SOURCE MATERIAL |

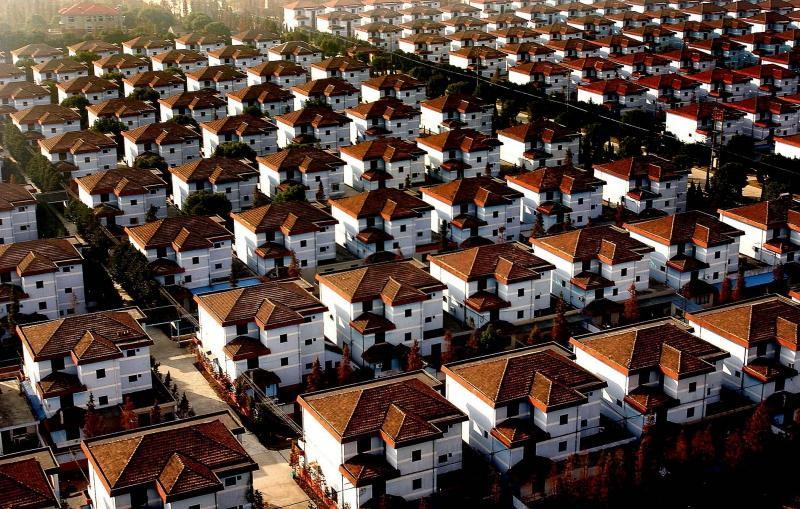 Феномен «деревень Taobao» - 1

* * *

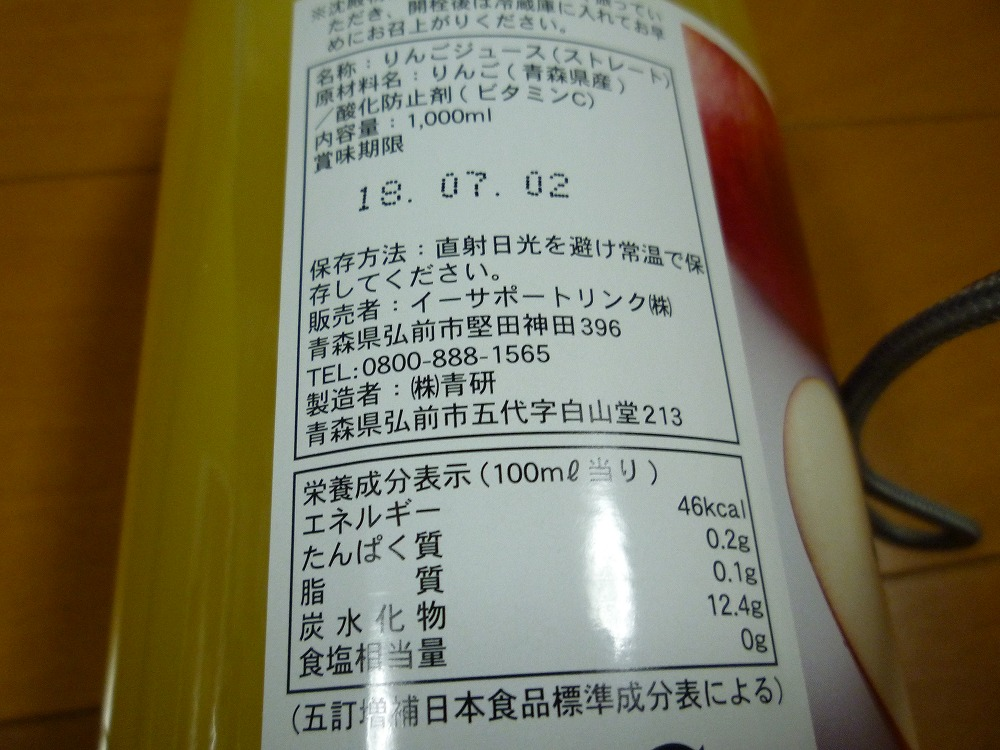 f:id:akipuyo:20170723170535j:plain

--

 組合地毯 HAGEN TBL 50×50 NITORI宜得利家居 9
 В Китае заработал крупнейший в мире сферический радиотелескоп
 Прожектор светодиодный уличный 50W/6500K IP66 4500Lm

EXERCISE DESCRIPTION |
From the material above, set down exactly the lines between the line holding "В Китае заработал" and the line holding "Прожектор светодиодный уличный", inclusive. Include nothing else.

EXERCISE OUTPUT |
 В Китае заработал крупнейший в мире сферический радиотелескоп
 Прожектор светодиодный уличный 50W/6500K IP66 4500Lm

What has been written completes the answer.